ReviewFoundationAmyloid beta modulators and neuroprotection in Alzheimer's disease: a critical appraisal

- Multiple cellular changes have been identified as being involved in AD pathogenesis.
- Studies concluded that abnormal APP processing causes Aβ-induced synaptic dysfunction.
- Aβ induces tau phosphorylation and activates GSK-3β and CDK-5, ultimately causes neuronal dysfunction.
- Aβ modulators are potential therapeutic drugs to treat patients with Alzheimer's disease.

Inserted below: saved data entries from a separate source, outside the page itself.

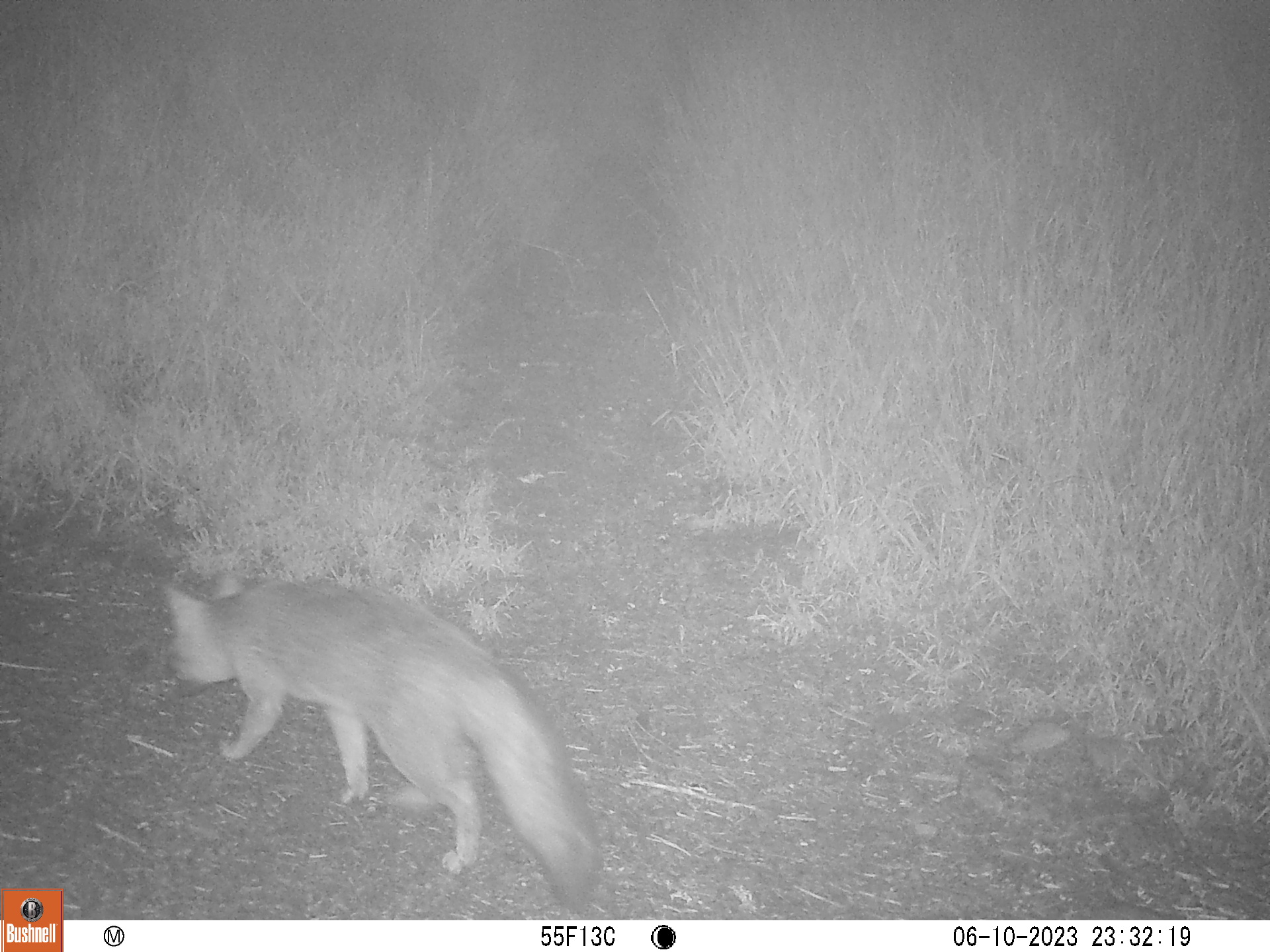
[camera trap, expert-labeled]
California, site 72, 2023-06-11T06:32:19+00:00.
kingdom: Animalia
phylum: Chordata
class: Mammalia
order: Carnivora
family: Canidae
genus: Urocyon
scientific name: Urocyon cinereoargenteus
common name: gray fox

Multiple cellular changes have been identified as being involved in Alzheimer's disease (AD) pathogenesis, including mitochondrial damage, synaptic loss, amyloid beta (Aβ) production and/or accumulation, inflammatory responses, and phosphorylated tau formation and/or accumulation. Studies have established that Aβ-induced synaptic dysfunction is dependent on abnormal amyloid precursor protein (APP) processing caused by β- and γ-secretases, resulting in the generation of Aβ. The Aβ formed as a result of abnormal APP processing induces phosphorylated tau and activates glycogen synthase kinase-3β (GSK3β) and cyclin-dependent kinase-5 (CDK5). Here, we review the latest research on the development of Aβ modulators for neuroprotection in AD. We also review the use of molecular inhibitors as therapeutic targets in AD.